(Saved entries)

· · · · ·

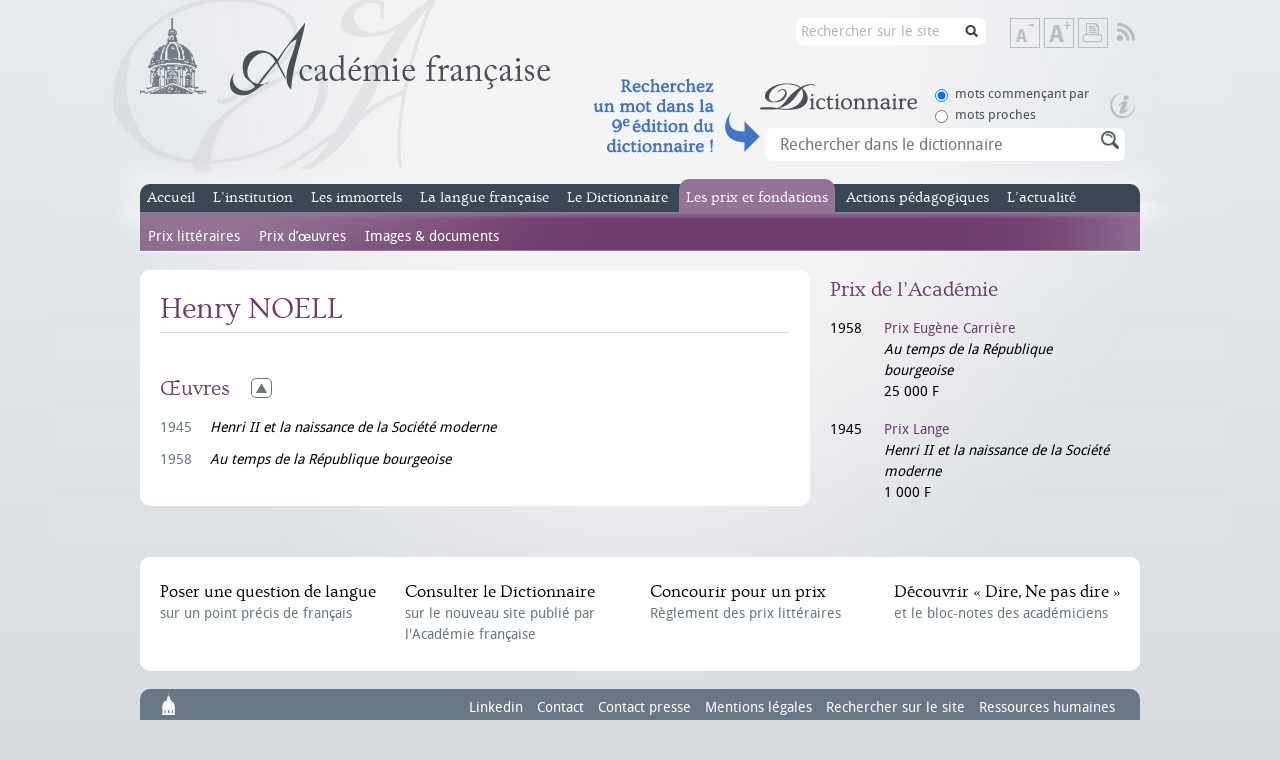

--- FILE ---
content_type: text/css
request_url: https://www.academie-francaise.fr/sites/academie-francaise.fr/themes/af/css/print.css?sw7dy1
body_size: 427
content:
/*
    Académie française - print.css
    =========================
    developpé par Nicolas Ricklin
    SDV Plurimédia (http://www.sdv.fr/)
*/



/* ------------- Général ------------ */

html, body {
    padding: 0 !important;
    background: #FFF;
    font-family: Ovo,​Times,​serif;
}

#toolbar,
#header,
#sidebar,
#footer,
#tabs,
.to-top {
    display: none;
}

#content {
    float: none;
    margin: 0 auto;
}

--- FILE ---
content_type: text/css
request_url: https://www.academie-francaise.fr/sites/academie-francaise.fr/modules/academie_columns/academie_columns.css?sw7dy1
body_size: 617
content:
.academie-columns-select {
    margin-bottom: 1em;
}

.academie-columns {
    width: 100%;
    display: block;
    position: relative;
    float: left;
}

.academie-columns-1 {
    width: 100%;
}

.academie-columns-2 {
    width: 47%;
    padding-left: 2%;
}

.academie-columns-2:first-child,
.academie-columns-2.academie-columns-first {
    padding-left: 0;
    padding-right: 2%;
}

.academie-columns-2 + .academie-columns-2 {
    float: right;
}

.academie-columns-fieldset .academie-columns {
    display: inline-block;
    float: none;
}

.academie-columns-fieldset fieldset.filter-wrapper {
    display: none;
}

· · · · ·

EXERCISE AIM: The response is to contain exactly the lines from the beginning of the data through the line containing "padding: 0 !important;", both ends included, and nothing else; omit the pictures.

ANSWER SPACE:
--- FILE ---
content_type: text/css
request_url: https://www.academie-francaise.fr/sites/academie-francaise.fr/themes/af/css/print.css?sw7dy1
body_size: 427
content:
/*
    Académie française - print.css
    =========================
    developpé par Nicolas Ricklin
    SDV Plurimédia (http://www.sdv.fr/)
*/



/* ------------- Général ------------ */

html, body {
    padding: 0 !important;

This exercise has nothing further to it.